Berita miris tentang gedung sekolah ambruk dan kasus anak-anak kekurangan gizi adalah antitesis dari keinginan menaikkan pajak tapi biaya sosial di kota Batam relatif cukup rendah. Fenomena bahwa kita tak peduli bahwa "kemiskinan belum berkurang" mengajak kita merenungkan kembali "Negara Kesejahteraan" sebagai cita-cita para pendiri bangsa. Sebab, setelah 65 tahun merdeka kita masih saja belum sejahtera.

Sejarah Welfare State (negara kesejahteraan) dimunculkan pertama kali tahun 1940-an oleh Uskup Agung York, Inggris, sebagai antitesis atas program warfare state (negara perang) Nazi Hitler di Jerman yang sedang memperluas wilayahnya.
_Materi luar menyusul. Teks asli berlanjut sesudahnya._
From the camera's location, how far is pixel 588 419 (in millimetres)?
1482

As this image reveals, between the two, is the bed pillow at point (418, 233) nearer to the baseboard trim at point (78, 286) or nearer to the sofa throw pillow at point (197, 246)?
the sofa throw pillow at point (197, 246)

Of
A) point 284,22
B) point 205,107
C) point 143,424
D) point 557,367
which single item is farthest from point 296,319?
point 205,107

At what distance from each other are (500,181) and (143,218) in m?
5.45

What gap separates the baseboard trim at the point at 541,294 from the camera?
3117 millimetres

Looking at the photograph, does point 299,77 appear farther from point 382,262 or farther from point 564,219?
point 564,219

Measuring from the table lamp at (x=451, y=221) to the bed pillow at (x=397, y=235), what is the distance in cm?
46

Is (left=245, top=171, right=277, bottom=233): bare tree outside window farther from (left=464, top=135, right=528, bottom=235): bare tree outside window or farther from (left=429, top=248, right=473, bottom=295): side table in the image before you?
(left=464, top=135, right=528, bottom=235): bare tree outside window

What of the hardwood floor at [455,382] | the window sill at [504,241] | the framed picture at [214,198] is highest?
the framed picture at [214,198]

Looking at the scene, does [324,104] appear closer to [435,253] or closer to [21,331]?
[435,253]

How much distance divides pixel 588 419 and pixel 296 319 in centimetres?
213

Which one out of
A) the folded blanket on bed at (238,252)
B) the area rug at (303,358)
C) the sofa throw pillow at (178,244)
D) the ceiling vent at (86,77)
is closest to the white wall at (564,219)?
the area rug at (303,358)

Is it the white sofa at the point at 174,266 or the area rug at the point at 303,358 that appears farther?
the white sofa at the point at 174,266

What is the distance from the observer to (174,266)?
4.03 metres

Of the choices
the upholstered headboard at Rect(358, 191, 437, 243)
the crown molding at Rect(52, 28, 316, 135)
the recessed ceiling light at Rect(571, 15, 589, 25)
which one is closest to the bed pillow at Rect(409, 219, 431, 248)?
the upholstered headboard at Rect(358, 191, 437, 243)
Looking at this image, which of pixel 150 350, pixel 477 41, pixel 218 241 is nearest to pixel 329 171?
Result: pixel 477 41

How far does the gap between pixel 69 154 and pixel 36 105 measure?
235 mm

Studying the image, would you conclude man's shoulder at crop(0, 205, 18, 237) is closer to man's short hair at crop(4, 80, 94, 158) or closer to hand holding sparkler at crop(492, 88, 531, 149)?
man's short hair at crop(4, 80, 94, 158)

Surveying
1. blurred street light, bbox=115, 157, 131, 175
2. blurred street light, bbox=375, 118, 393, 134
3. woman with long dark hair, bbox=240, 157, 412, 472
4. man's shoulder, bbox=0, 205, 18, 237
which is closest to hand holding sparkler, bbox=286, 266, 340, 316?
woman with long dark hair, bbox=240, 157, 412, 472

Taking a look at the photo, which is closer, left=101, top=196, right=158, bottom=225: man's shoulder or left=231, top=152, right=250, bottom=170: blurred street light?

Negara kesejahteraan atau rezim kesejahteraan (welfare regime) lebih dari sekadar kebijakan sosial. Tidak semua kebijakan sosial dapat digolongkan welfare state, misalnya, program jaring pengaman sosial (JPS) tahun 1997 yang hanya bersifat minimal dan sementara saja.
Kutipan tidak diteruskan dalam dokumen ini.